_Your objective_:
Rewrite the entries from the line containing "What distance from the lens" through the end of the entries, replacing "long dark hair" with "long black hair" and leaving everything else unchanged.

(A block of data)

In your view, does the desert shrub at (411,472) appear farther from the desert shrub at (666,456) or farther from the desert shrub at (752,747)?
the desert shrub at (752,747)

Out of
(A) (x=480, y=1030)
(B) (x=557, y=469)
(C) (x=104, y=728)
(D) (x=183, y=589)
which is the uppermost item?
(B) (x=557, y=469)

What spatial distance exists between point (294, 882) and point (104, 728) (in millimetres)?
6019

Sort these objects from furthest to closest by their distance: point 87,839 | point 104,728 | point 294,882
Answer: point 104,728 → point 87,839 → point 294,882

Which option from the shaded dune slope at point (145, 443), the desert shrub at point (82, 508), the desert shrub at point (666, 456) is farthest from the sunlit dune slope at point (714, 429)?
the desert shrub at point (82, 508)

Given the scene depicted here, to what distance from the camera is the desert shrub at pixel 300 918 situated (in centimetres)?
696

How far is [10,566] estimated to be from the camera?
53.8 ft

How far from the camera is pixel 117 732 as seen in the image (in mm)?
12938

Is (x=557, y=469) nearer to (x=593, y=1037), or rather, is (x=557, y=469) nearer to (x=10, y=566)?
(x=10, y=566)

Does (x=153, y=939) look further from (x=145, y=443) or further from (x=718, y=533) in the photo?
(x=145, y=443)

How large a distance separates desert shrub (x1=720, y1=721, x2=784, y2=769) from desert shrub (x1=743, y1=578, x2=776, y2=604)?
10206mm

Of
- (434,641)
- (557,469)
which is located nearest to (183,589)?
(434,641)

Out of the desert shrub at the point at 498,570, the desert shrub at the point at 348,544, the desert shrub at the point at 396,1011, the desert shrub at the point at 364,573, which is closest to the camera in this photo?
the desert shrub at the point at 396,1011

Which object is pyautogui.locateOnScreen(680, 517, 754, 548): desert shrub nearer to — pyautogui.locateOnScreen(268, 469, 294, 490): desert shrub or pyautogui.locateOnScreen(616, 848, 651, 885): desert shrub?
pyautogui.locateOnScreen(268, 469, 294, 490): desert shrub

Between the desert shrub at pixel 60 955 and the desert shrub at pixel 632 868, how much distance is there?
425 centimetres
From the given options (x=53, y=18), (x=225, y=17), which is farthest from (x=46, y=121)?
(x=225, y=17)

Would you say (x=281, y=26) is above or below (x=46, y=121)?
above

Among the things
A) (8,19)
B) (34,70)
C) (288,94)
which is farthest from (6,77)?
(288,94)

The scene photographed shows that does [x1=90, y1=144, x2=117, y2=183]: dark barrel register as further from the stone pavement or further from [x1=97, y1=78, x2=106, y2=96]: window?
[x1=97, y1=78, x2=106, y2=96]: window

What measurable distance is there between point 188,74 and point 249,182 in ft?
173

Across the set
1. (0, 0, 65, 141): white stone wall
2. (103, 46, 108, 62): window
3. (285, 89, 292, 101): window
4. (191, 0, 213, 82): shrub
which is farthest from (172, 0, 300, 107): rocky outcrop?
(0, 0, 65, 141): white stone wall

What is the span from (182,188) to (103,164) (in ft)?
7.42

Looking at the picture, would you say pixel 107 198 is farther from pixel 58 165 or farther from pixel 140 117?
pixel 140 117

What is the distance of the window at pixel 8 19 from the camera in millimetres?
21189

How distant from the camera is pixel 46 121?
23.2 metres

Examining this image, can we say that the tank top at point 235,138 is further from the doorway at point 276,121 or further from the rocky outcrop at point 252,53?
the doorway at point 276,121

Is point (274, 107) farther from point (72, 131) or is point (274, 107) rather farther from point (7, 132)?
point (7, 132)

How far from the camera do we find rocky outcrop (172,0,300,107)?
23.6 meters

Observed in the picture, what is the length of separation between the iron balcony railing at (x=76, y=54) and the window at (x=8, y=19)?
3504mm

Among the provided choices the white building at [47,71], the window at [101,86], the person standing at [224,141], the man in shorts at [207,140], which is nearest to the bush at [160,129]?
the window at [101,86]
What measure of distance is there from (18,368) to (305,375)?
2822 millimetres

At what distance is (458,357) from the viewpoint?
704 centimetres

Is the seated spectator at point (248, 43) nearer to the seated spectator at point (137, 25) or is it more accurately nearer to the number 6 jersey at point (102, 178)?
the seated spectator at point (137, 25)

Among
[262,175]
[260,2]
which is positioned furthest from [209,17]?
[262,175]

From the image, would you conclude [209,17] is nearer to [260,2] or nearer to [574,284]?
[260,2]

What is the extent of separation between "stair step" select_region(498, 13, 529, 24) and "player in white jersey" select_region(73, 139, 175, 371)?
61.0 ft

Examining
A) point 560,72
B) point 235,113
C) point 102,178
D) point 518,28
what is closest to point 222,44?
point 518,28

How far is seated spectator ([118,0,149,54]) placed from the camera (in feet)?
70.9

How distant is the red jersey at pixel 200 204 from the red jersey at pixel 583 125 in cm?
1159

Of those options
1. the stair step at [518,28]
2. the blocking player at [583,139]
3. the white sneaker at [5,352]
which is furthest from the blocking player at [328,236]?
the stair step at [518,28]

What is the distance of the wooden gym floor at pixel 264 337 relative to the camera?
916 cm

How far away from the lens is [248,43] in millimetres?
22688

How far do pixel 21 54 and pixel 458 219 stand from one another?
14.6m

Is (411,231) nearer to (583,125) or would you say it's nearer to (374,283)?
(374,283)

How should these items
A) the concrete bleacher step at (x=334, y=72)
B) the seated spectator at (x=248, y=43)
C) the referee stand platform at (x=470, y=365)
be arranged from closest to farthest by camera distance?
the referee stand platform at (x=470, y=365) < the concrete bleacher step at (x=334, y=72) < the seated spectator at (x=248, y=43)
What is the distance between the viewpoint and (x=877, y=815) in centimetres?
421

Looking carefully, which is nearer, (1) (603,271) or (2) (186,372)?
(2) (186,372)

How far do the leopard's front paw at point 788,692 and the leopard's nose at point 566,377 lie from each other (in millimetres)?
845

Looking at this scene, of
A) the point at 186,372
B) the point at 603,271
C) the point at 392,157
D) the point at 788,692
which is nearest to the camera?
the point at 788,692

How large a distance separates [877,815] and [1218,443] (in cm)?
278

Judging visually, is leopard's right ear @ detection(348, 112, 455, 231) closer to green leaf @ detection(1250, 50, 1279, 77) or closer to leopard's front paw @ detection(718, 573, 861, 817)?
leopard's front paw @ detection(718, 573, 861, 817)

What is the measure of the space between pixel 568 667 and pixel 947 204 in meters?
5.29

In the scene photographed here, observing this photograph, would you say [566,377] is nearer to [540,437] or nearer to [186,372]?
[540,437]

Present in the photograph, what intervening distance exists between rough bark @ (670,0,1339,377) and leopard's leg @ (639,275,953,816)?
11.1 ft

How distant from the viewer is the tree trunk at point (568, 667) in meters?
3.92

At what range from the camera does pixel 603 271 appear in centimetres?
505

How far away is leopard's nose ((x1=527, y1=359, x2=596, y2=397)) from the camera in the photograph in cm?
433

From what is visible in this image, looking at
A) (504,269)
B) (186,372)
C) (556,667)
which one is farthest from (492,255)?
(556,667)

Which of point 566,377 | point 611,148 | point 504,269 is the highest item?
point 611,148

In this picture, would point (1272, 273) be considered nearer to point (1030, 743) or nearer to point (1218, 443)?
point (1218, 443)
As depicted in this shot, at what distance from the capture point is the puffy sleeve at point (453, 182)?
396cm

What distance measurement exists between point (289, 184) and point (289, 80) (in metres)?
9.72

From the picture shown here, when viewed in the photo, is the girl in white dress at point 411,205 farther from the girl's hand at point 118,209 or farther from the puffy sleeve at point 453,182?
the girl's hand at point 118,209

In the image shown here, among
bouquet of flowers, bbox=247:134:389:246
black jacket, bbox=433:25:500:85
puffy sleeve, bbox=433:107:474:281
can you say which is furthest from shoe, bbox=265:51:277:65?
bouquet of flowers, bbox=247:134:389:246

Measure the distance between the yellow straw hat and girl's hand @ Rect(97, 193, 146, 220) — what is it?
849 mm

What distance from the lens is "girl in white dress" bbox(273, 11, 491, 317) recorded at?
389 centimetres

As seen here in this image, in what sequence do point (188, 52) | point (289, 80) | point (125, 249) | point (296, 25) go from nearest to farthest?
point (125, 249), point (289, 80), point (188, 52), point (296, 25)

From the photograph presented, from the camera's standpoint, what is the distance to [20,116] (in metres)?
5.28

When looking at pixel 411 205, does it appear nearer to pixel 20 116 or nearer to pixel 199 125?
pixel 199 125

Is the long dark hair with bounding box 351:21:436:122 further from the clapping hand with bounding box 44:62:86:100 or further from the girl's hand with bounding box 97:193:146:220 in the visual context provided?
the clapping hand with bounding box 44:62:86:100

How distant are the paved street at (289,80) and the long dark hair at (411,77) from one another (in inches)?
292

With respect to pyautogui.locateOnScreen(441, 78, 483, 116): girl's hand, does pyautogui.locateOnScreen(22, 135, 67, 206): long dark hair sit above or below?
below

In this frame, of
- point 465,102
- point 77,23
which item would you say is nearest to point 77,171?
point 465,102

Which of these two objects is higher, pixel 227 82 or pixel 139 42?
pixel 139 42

_Written response_:
What distance from the lens is "girl in white dress" bbox(273, 11, 491, 317) recorded at?
389 centimetres

As seen here in this image, in what sequence do point (188, 52) | point (289, 80) | point (125, 249) | point (296, 25) go from nearest to farthest?
point (125, 249), point (289, 80), point (188, 52), point (296, 25)

From the photograph presented, from the camera's standpoint, what is the distance to [20,116] (in metres)?
5.28

When looking at pixel 411 205, does it appear nearer to pixel 20 116 or nearer to pixel 199 125?
pixel 199 125

Is the long black hair with bounding box 351:21:436:122 further from the clapping hand with bounding box 44:62:86:100 or further from the girl's hand with bounding box 97:193:146:220 in the visual context provided?
the clapping hand with bounding box 44:62:86:100

How distant are the paved street at (289,80) and the long black hair at (411,77) from one another (in inches)?
292

With respect to pyautogui.locateOnScreen(441, 78, 483, 116): girl's hand, does pyautogui.locateOnScreen(22, 135, 67, 206): long black hair sit above or below?
below

In this frame, of
- point 465,102
- point 77,23
which item would you say is nearest to point 77,171?
point 465,102

Which of these two objects is higher, pixel 227 82 or pixel 139 42?
pixel 139 42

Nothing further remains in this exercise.